Reply to Myoho Bikuni Gozen
I have received your gift of a light summer robe.
You are a woman, and your husband has passed away, leaving you behind. You are separated from your relatives, and your
one or two daughters are undependable and provide you with little support. Moreover, you are a woman who has been hated by
others on account of this teaching. Thus you are like Bodhisattva Fukyo.
The Buddha's aunt, the nun Mahaprajapati, was also a woman. Nevertheless, she attained the state of arhat and gained a
name as a shomon disciple. Thus she entered the path by which Buddhahood can never be attained. She transformed her woman's
appearance [and became a nun], abandoning her status as royal consort, and honored the exhortations of the Buddha. For more
than forty years, she upheld the five hundred precepts. By day she waited by the roadside [begging for alms], and by night
she sat beneath a tree [in meditation], aspiring to salvation in her life to come. Yet she was denied the road that leads
to Buddhahood, and her name was bruited about as someone who would never become a Buddha - a mortifying thing indeed. Being
a woman, she had, whether with or without cause, been the subject of unsavory rumors throughout long kalpas past, which surely
caused her shame and vexation. Loathing her [female] body, she clad herself in rags and became a nun, thinking that in this
way she had divorced herself from such sorrows. But on the contrary, she learned that, having become a person of the two vehicles,
she was never to attain Buddhahood. How wretched she must have felt! By means of the Lotus Sutra, however, she was absolved
from the displeasure of the Buddhas of the three existences and was able to become a Buddha called Beheld with Joy by All
Sentient Beings. How happy, how joyful she must have been! Thus, no matter what might happen, were it for the sake of the
Lotus Sutra, she would surely never turn away.

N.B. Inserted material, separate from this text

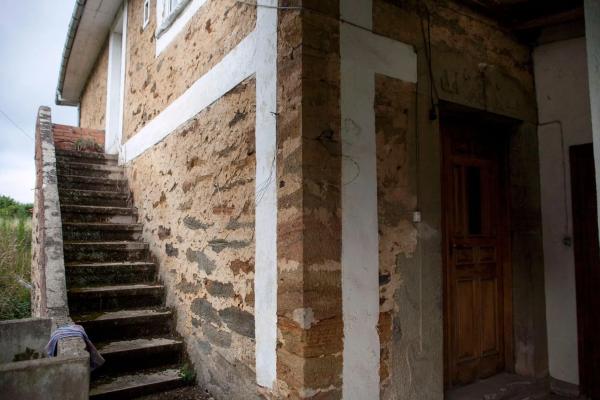 Casa de pueblo en Troncedo, 3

Then the Buddha in a loud voice addressed the four categories of Buddhists at large, saying, "Who can broadly preach the Lotus Sutra in this saha world?"
When everyone responded with the thought, "I will, I will!" the Buddha fully three times admonished that nuns and laywomen
desirous of repaying their debt to all the Buddhas should persevere through any difficulty to spread the Lotus Sutra in this
saha world after his passing. But they did not pay attention, and vowed instead "to declare this sutra widely in the lands
of the other directions." Thus these nuns did not clearly understand the Buddha's intent. How exasperated he must have been!
Thereupon the Buddha turned aside and instead looked earnestly to the eighty myriad of millions of nayutas of bodhisattvas.
I had therefore thought that, although women might tarnish their names and throw away their lives for the sake of insignificant
matters, they were weak in pursuing the path of Buddhahood. But now you, born a woman in the evil world of the latter age,
have been reviled, struck and persecuted by the barbaric inhabitants of these islands [of Japan], who are so ignorant of reason,
and have endured it all to propagate the Lotus Sutra. The Buddha on Eagle Peak surely perceives that you far surpass that
nun [Mahaprajapati]. The name of that nun [when she attained Buddhahood], the Buddha Beheld with Joy by All Sentient Beings,
refers to none other; it belongs to you, Myoho-ama Gozen of the present time.
A person who becomes a king is reputed to be one who in both past and present has observed the ten good precepts. Though
the names of individual rulers change, the lion throne they sit upon is only one. Likewise, this name [Beheld with Joy by
All Sentient Beings] is the same for you both.
Even a nun who went against the Buddha's words received the name Buddha Beheld with Joy by All Sentient Beings. You have
not deviated from the Buddha's words; you are a nun who, right here in the saha world, has lost her good name and been willing
to discard her life [for the sake of the Lotus Sutra]. The Buddha did not abandon the nun, his foster mother. Were he to abandon
you because you are no relation to him, he would be a biased Buddha indeed. But how could that ever be? Moreover, the sutra
states, "The living beings in it [the threefold world] are all
my children." If we go by this sutra passage, then you are the Buddha's daughter, while that other
nun was merely his foster mother. If the Buddha did not abandon his foster mother, then how could he intend to abandon his
own daughter? Please understand this thoroughly. Before this letter becomes too involved, I will stop here.